>> Begin EXTRACT

War has ensued. Pointless but amazingly heated war. Because if someone makes different decisions than you, they’re bad and stupid and wrong and deserve to be murdered by having their lungs filled with chicken feed, amirite?

Wiser heads know it doesn’t have to be like that. There are many paths, and it all comes down to what’s right for you. Me, I’ve been on both sides of the field. I’ve been published by one of the big New York operations. I’ve been an author-publisher, as our dear host Mr. Wendig likes to call it. I’ve crowdfunded, I’ve done work-for-hire, I’ve even put stuff out there on the internet for free-as-in-beer for exposure and funsies.

Reader, let me tell you about a middle way you may not have considered: working with a small press.

My upcoming novel REVISION is published by Fireside Fiction Company. They don’t have the staff of a Penguin or Hachette. They don’t have distribution at Barnes & Noble. They don’t have a PR machine, or deep pockets for advance money and a whopping print run. Hell, mine is the very first book they’ve ever published, so they don’t even have experience!

Sounds like a pretty bad bet, doesn’t it? Why in the WORLD would I sign up to work with a sketchy shop like that, when I could go straight to KDP and keep 70% of the cover price? Have I gone off my rocker? Do I hate money? Am I just prone to making gut-wrenchingly terrible life decisions? In the future, will others look at the burning husk of my life and point it out to their children as an object lesson?

Hey, maybe so, I’ll let you be the judge of that. But working with a small press isn’t one of those terrible life decisions. In fact, I think it’s one of the most fantastic decisions I’ve made in my career (and I think I’ve had a pretty great career so far, too.) Here’s why.

Not Just a Cog in the Machine

When you work with a big publishing company, it’s a lot like dating someone when you’re wayyyyy more into them than they are into you. They’ve got other booties to call. A full calendar of authors to edit, ship, and promote. Some of their books will be great and some of them won’t be, but eh, no big for them if some of those books they’re juggling fall down and roll under the sofa.

This sucks for you-the-author, because you’ve only got the one book, and writing the next one is the work of weeks, months, years. If this one book fails, you just might be screwed and unable to sell the next book.

But a small press will have fewer books to juggle, so the success of any one given book is proportionately wayyyyy more significant. Maybe even as important to them as it is to you. It’s great to feel like your publisher actually, you know, cares a lot if your book does well.

Awwww Yeah Creative Control!

>> End EXTRACT

**GOALS**
• 1. Return the passage of the small-press essay from "War has ensued." to "exposure and funsies.".
• 2. In the small-press essay, which company is publishing the novel REVISION?
The records that follow were drawn from a separate source.

>> Begin DATA ROWS

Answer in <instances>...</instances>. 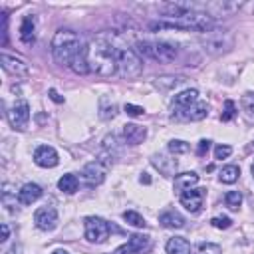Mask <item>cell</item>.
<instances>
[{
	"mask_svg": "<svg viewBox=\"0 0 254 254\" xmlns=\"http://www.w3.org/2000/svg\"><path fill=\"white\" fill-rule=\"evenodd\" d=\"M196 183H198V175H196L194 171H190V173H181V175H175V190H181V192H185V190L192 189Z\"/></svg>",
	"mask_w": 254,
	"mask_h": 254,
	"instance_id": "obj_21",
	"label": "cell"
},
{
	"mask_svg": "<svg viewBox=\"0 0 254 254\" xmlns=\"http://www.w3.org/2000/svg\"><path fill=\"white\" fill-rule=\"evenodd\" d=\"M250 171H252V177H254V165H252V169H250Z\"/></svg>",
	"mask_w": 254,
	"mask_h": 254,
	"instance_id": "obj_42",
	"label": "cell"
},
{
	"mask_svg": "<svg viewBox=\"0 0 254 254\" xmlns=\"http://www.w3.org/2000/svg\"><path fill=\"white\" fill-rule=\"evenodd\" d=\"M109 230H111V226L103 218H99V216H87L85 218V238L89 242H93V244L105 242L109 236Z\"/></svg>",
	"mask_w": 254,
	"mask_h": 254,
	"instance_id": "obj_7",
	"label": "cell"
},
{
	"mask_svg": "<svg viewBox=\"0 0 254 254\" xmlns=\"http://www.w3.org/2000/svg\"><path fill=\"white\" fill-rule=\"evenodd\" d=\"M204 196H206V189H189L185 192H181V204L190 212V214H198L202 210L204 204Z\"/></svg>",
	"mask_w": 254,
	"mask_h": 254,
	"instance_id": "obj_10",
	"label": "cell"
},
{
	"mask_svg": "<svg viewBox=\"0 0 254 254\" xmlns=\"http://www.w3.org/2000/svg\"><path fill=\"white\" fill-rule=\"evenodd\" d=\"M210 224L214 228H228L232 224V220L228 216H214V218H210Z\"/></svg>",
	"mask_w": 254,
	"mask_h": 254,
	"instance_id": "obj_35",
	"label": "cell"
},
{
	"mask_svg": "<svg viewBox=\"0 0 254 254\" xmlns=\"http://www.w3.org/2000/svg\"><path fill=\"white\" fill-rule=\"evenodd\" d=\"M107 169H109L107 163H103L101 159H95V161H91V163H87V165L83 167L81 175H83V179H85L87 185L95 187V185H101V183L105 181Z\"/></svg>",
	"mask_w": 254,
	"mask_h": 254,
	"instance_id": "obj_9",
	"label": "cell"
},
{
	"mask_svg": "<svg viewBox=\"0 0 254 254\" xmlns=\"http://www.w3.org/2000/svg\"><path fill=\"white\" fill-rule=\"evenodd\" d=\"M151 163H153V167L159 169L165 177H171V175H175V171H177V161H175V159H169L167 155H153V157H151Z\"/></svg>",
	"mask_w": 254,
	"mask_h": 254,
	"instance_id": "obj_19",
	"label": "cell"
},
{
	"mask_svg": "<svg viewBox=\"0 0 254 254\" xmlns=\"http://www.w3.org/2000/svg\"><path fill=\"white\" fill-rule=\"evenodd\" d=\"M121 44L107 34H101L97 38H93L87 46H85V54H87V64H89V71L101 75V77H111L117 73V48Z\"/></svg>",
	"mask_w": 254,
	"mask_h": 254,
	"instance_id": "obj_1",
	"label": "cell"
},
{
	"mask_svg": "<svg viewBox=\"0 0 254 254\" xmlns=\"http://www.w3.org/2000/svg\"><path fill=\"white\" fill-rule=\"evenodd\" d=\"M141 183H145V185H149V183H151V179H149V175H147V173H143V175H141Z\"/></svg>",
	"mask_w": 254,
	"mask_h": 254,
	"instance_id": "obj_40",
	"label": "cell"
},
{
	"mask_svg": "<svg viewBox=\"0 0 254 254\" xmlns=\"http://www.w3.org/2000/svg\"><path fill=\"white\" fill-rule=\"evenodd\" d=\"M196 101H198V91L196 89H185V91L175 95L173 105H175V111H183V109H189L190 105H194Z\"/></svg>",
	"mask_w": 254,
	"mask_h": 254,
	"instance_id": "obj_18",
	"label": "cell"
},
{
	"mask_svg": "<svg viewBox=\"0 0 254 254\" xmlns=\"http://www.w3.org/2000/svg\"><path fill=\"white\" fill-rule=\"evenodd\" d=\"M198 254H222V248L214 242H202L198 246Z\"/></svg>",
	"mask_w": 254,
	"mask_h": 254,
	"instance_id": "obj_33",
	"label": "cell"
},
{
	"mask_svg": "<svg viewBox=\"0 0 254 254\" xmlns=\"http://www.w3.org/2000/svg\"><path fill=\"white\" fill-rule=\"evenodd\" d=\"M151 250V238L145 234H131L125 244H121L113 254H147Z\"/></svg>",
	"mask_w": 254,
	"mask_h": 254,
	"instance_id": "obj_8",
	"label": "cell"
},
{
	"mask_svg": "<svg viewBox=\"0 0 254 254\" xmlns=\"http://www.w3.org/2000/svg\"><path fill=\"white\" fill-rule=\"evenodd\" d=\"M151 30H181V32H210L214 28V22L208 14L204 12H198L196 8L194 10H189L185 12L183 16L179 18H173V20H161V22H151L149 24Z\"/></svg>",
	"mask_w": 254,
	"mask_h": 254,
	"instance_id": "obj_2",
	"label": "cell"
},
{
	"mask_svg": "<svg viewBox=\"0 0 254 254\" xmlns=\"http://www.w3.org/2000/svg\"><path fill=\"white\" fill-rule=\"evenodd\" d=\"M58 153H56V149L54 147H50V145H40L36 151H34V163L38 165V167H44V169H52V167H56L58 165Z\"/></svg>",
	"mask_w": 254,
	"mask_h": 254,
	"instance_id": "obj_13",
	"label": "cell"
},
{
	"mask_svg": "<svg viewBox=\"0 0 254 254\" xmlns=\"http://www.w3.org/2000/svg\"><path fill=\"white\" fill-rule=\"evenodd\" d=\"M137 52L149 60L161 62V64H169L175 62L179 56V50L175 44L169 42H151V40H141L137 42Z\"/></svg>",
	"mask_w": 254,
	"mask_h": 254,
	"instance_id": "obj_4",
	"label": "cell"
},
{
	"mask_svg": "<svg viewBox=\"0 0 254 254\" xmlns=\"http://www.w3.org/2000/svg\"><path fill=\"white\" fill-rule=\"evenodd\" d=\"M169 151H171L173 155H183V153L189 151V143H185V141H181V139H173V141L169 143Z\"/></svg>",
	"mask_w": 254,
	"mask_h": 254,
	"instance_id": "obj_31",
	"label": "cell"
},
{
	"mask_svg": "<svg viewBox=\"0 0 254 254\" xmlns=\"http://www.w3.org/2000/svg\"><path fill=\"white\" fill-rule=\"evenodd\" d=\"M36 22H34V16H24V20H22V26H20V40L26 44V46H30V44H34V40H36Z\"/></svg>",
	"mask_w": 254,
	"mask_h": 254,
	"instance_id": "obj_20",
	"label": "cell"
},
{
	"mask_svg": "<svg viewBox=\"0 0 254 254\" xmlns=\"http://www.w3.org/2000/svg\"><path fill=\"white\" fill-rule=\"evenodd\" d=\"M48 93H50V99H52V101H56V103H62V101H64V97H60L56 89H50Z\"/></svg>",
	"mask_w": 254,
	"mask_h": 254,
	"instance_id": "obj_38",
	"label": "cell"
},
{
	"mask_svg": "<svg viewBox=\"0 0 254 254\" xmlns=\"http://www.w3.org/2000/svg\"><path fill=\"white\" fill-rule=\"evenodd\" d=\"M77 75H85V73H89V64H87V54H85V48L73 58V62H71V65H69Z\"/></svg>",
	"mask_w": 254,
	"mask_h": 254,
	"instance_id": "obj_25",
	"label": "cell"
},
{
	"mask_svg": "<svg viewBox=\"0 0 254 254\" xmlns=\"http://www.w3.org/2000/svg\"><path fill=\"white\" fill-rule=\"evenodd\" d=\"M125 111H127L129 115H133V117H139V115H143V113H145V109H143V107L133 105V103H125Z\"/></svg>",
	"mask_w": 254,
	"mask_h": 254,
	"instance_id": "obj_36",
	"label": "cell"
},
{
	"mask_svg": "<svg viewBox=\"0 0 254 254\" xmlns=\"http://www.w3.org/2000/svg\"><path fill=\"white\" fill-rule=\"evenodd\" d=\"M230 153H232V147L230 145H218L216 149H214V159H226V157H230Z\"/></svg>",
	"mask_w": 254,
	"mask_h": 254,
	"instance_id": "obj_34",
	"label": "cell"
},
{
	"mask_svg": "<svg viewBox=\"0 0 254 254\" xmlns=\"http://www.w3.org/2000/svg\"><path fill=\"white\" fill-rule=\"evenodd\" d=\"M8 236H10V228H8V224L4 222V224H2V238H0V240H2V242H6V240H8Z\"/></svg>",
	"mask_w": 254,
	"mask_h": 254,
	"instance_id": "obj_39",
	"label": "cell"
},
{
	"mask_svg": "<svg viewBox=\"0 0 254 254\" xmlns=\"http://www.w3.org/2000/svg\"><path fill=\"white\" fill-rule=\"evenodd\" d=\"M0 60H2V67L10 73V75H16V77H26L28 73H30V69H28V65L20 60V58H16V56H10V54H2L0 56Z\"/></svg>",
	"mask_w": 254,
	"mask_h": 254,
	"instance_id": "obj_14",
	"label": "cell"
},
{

>> End DATA ROWS

**THE REPLIES**
• 1.
War has ensued. Pointless but amazingly heated war. Because if someone makes different decisions than you, they’re bad and stupid and wrong and deserve to be murdered by having their lungs filled with chicken feed, amirite?

Wiser heads know it doesn’t have to be like that. There are many paths, and it all comes down to what’s right for you. Me, I’ve been on both sides of the field. I’ve been published by one of the big New York operations. I’ve been an author-publisher, as our dear host Mr. Wendig likes to call it. I’ve crowdfunded, I’ve done work-for-hire, I’ve even put stuff out there on the internet for free-as-in-beer for exposure and funsies.

• 2. Fireside Fiction Company